We need to use neuroscientific methods (eye tracking, EEG, fMRI, fNIRS) to have an objective measure of how the human brain reacts during the interaction with humanoid robots, but it will also take a lot of time to be creative, in order to render robots humanized. In our setting, NAO correctly performs his exercises but with repetitive postures whereas communication requires postures, facial expressions, emotions, and intentions. In order to fulfill this purpose, research must also be done through qualitative or social research methods like action research, testing exercises and observing the people’s reaction in an uncontrolled but limited environment, away from the programmer lab. The view will certainly be clearer when robots be will adapted to specific real environments where they “socialize” with humans with protocols that reduce the number of possible behaviors giving information to reprogram the robot for fitting in the selected environment simulating intentions and emotions or even introspection [18,19].

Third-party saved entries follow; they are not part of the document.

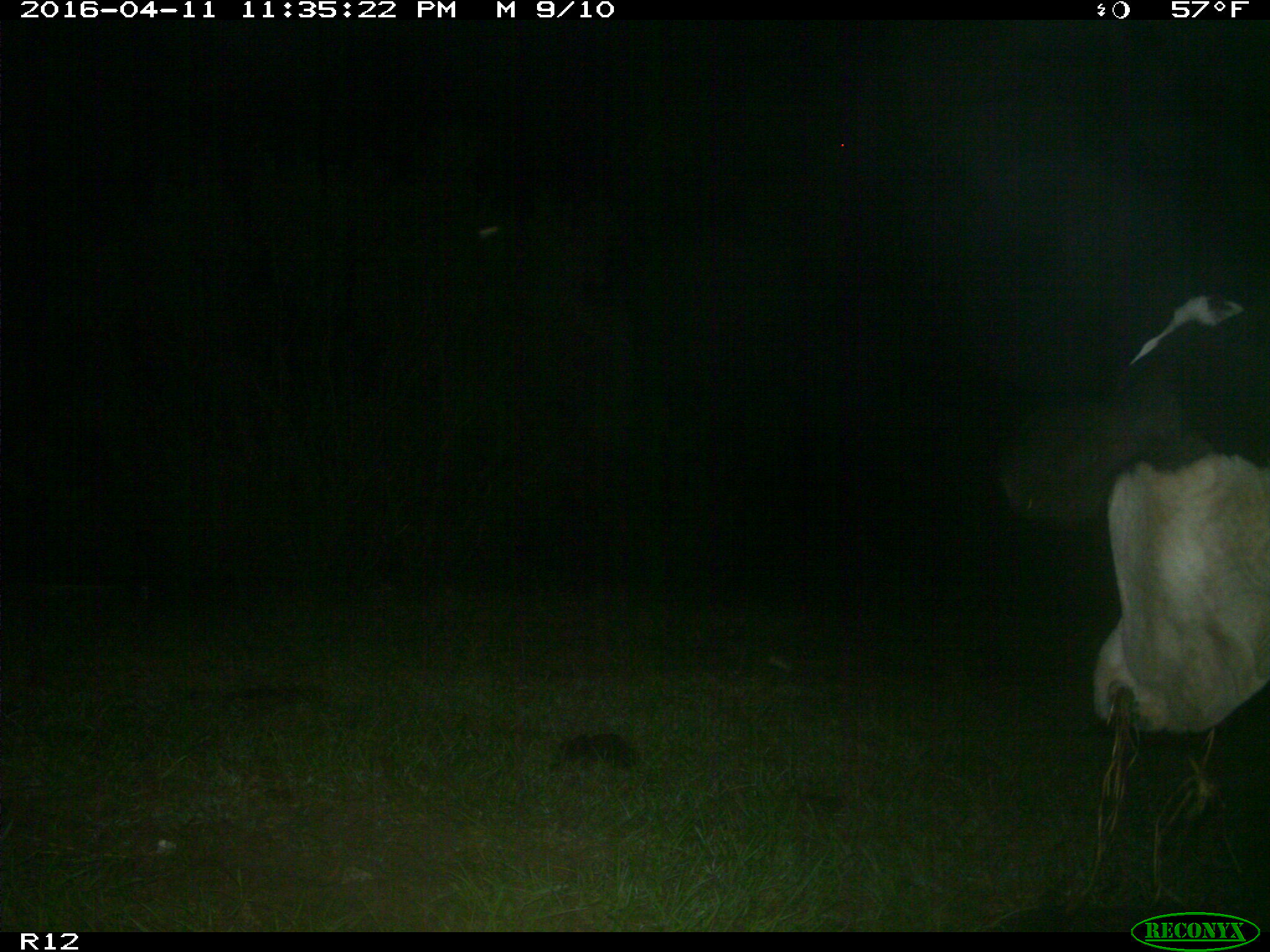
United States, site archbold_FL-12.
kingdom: Animalia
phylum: Chordata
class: Mammalia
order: Artiodactyla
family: Bovidae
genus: Bos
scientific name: Bos taurus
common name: domestic cow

In such perspective, our current work is addressed to modify NAO’s expressivity while performing the same exercises but in a more flexible manner, reducing predictability, personalizing the interactions through face recognition, and including specific gags between the tasks. Preliminary findings showed that our approach is effective highlighting NAO’s inherent capabilities in order to represent the ideal low-cost tool that supports treatments for individuals with special needs.

Humanoid robots must take their first steps outside the laboratory, in environments where the programmer will initially be needed until the robot’s behavior becomes more flexible and less predictable to simulate human behavior. The aim is to produce social robots with intentions and social cognitive capacities that are typical of the human brain.